▸ Exercise: Convert the text of the seven items below into a JSON list of strings, with one string for each line and any blank lines skipped. Leave the pictures out of the answer.

▸ Study material:
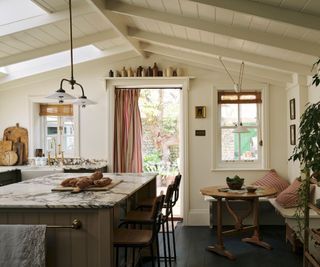 White country house kitchen with sloping ceiling and striped curtain on the door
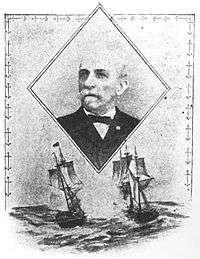 Head of a white man with a mustache wearing a suit and bow tie. Below the portrait is an illustration of two sailing ships at sea.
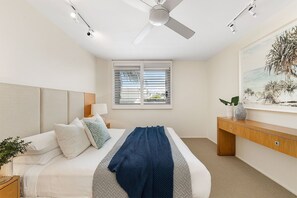 Une chambre à coucher comprenant un lit, une table de chevet, une commode, un ventilateur de plafond et une fenêtre avec des stores.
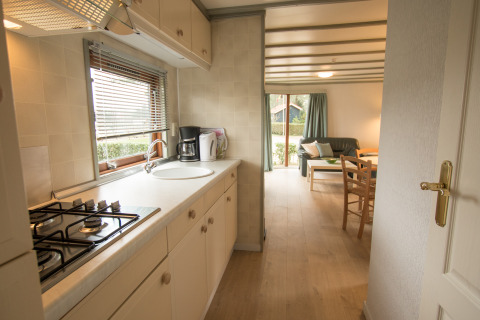 Lichte keuken en zithoek in Sun Lodge te Arden Parks Tulderheyde, België, met ruime ramen en meubilair.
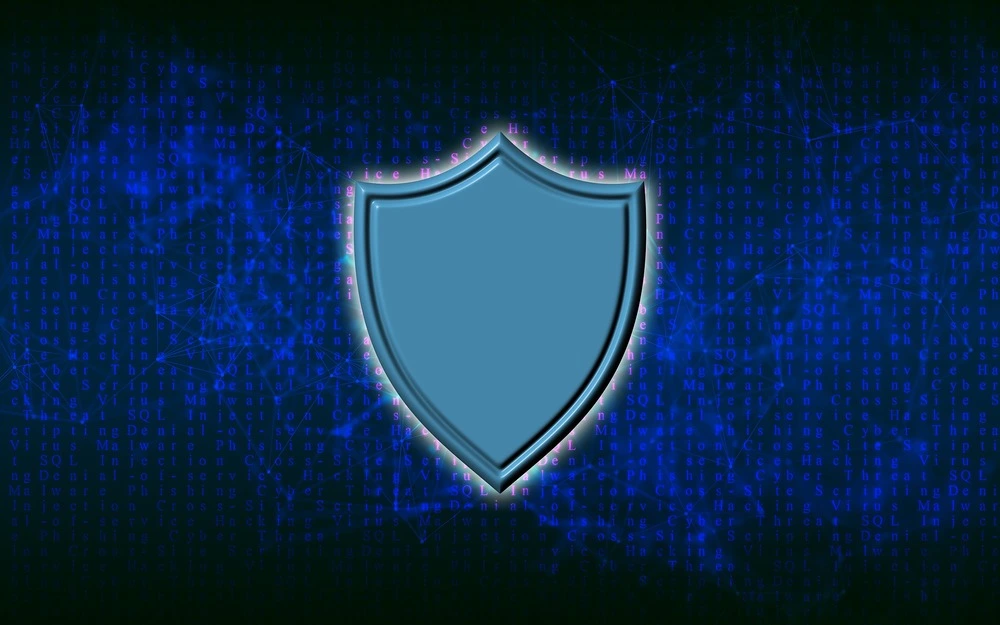 A blue shield icon is centered against a dark background filled with lines of code and network patterns, representing cybersecurity and data protection.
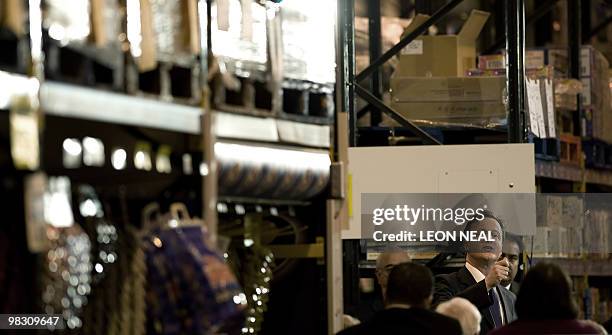 British Conservative Party leader David Cameron speaks to an audience of supporters at a Bestway cash and carry in Cardiff, Wales on April 7, 2010....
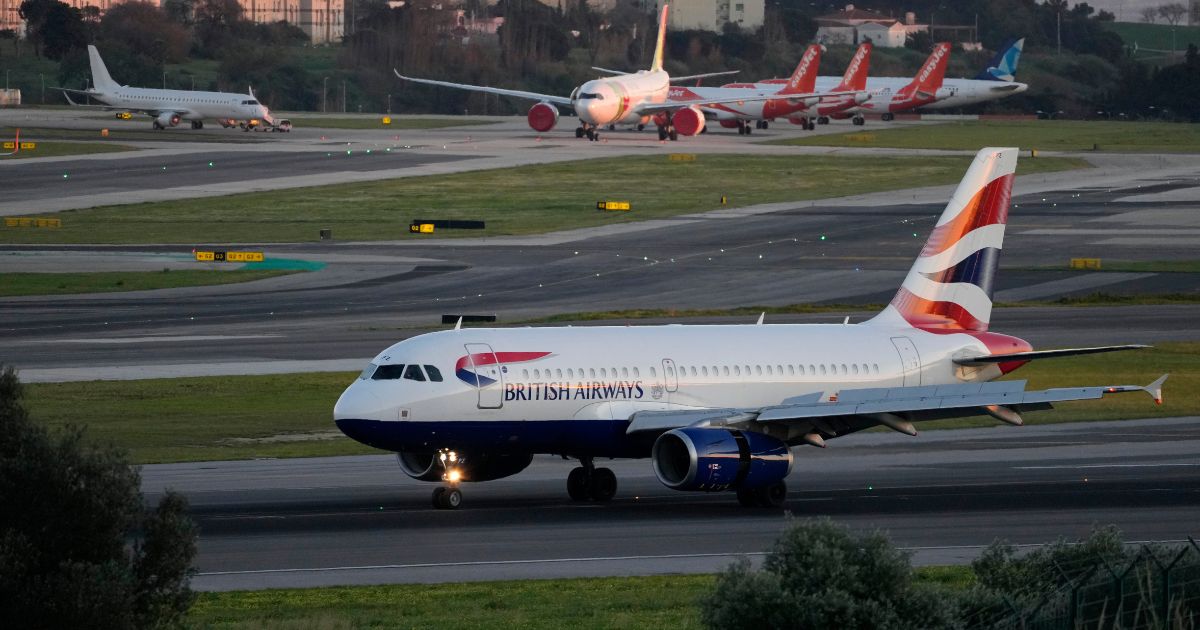 A British Airways passenger jet lands at the Lisbon airport on Jan. 25.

▸ Task solution:
[
  " White country house kitchen with sloping ceiling and striped curtain on the door",
  " Head of a white man with a mustache wearing a suit and bow tie. Below the portrait is an illustration of two sailing ships at sea.",
  " Une chambre à coucher comprenant un lit, une table de chevet, une commode, un ventilateur de plafond et une fenêtre avec des stores.",
  " Lichte keuken en zithoek in Sun Lodge te Arden Parks Tulderheyde, België, met ruime ramen en meubilair.",
  " A blue shield icon is centered against a dark background filled with lines of code and network patterns, representing cybersecurity and data protection.",
  " British Conservative Party leader David Cameron speaks to an audience of supporters at a Bestway cash and carry in Cardiff, Wales on April 7, 2010....",
  " A British Airways passenger jet lands at the Lisbon airport on Jan. 25."
]